Empire actor Jussie Smollett charged for allegedly lying about attack, police say

Chicago police say Empire actor Jussie Smollett has been charged with felony disorderly conduct for allegedly filing a false police report when he reported that he was attacked by two masked men.

Department spokesman Anthony Guglielmi said the Cook County State's Attorney's office approved the felony charge on Wednesday afternoon. The charge is a Class 4 felony that carries a possible prison sentence of 1-3 years. It could also force Smollett to pay for the cost of the investigation, but he could also receive probation.

Authorities were trying to get in touch with Smollett's attorneys to "negotiate a reasonable surrender," Guglielmi said. That could involve Smollett turning himself in at a Chicago police station.

He said he did not have a time frame for how long the actor would be given.

"We are trying to be diplomatic and reasonable, and we're hoping he does the same," Guglielmi said.

Smollett, who plays the role of Jamal Lyon on the hit Fox TV show, said he was attacked by two masked men at around 2 a.m. on Jan. 29 as he was walking home from a Subway sandwich shop downtown.

The actor said the men beat him, made racist and homophobic comments and yelled, "This is MAGA country" — an apparent reference to U.S. President Donald Trump's campaign slogan, "Make America Great Again"— before looping a rope around his neck and fleeing.

In a statement, attorneys Todd Pugh and Victor Henderson said Smollett "enjoys the presumption of innocence, particularly when there has been an investigation like this one where information, both true and false, has been repeatedly leaked."

Character not being written off show

Fox Entertainment and 20th Century Fox Television issued a statement Wednesday saying Smollett "continues to be a consummate professional on set" and that his character isn't being written off the show. The statement followed reports that Smollett's role was being slashed amid the police investigation into the reported attack.

Investigators went through hundreds of hours of private and public surveillance video from the area where Smollett said he was attacked but couldn't find footage of the alleged beating.

Police spokesperson Anthony Guglielmi confirmed that a search warrant was executed at the Chicago apartment of two brothers who were questioned in the alleged attack. (Nader Issa/Chicago Sun-Times via AP)
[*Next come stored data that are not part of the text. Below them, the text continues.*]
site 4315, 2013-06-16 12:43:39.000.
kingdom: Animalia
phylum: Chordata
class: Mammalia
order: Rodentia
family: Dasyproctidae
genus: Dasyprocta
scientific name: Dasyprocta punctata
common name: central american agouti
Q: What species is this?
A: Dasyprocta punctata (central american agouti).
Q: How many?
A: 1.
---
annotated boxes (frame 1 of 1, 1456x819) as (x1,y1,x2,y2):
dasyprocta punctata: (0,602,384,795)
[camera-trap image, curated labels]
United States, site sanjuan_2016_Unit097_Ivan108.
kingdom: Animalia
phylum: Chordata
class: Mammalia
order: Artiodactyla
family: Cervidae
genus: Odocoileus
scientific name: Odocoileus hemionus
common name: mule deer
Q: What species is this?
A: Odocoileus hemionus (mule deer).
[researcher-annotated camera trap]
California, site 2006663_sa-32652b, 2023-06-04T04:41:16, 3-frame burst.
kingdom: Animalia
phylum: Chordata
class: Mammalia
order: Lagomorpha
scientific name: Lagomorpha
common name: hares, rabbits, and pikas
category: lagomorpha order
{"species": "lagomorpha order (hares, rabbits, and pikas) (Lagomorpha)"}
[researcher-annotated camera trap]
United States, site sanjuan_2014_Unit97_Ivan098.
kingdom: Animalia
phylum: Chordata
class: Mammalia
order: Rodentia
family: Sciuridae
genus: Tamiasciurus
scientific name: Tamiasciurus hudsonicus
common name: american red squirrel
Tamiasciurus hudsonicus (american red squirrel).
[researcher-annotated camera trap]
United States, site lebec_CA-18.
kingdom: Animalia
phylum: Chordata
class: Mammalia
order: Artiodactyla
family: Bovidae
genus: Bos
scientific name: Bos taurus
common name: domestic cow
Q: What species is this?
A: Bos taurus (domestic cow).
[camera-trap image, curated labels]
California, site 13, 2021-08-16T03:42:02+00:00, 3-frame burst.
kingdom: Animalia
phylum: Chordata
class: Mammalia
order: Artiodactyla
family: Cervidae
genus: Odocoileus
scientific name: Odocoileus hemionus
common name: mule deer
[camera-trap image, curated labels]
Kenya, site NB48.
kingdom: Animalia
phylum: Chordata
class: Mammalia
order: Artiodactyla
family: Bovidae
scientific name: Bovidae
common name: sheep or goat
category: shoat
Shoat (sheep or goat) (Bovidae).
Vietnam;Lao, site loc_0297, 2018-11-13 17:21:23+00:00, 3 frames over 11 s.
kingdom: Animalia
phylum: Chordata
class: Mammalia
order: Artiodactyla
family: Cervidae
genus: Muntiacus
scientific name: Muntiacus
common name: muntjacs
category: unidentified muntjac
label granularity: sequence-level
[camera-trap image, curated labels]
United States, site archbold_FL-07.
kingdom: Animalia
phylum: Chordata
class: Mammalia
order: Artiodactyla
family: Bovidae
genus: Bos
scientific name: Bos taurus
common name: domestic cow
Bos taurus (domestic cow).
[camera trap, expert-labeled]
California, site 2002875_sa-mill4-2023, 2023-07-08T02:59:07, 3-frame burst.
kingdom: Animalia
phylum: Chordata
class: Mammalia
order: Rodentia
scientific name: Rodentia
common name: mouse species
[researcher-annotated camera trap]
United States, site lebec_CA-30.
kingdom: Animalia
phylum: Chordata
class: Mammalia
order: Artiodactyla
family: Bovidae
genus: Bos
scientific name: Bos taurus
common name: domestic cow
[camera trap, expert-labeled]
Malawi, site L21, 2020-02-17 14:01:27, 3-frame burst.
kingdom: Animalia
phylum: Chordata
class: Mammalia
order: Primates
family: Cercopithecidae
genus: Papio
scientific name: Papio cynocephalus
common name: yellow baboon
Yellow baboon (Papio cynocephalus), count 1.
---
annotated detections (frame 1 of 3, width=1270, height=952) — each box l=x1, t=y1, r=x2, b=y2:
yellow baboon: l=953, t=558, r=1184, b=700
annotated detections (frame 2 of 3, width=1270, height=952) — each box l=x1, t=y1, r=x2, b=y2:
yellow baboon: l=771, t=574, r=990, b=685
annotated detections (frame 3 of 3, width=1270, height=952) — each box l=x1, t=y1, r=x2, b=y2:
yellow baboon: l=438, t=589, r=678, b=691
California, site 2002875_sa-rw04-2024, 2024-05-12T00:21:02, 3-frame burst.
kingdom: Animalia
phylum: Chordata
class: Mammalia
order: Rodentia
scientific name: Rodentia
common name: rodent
They did find and release images of two people they said they wanted to question. And last week, police picked up the two brothers at Chicago's O'Hare International Airport as they returned from Nigeria and questioned them about the attack. They also searched the men's apartment.

The men, who were identified to multiple media outlets by their attorney as Abimbola "Abel" and Olabinjo "Ola" Osundairo, were held for nearly 48 hours on suspicion of assaulting Smollett before being released Friday.

The day after they were released, police said the men provided information that had "shifted the trajectory of the investigation," and detectives requested another interview with Smollett.

Police said one of the men had appeared on "Empire," and Smollett's attorneys said one of the men is the actor's personal trainer, whom he hired to help get him physically ready for a music video. The actor released his debut album, "Sum of My Music," last year.

Smollett was charged by prosecutors, not the grand jury. The police spokesman said the brothers appeared before the panel to "lock in their testimony."

Probation, restitution most likely, former prosecutor says

Former Cook County prosecutor Andrew Weisberg said judges rarely throw defendants in prison for making false reports, opting instead to place them on probation, particularly if they have no prior criminal record.

Smollett has a record — one that concerns giving false information to police when he was pulled over on suspicion of driving under the influence. According to records, he was also charged with false impersonation and driving without a license. He later pleaded no contest to a reduced charge and took an alcohol education and treatment program.

Another prospective problem is the bill someone might receive after falsely reporting a crime that prompted a nearly monthlong investigation, including the collection and review of hundreds of hours of surveillance video.

The size of the tab is anyone's guess, but given how much time the police have invested, the cost could be huge.

Weisberg recently represented a client who was charged with making a false report after surveillance video discredited her account of being robbed by three men at O'Hare Airport.

For an investigation that took only a single day, his client had to split restitution of $ 8,400 US, Weisberg said. In Smollett's case, "I can imagine that this would be easily into the hundreds of thousands of dollars."

Also Wednesday, Chicago's top prosecutor, Cook County State's Attorney Kim Foxx, announced that she had recused herself from the investigation.

Her office explained that Foxx made the decision "out of an abundance of caution" because of conversations she had with one of Smollett's family members just after the report. When the relative expressed concerns about the case, Foxx "facilitated a connection" between the family member and detectives, according to a statement.

Foxx said the case would be handled to her first assistant, Joseph Magats, a 28-year veteran prosecutor.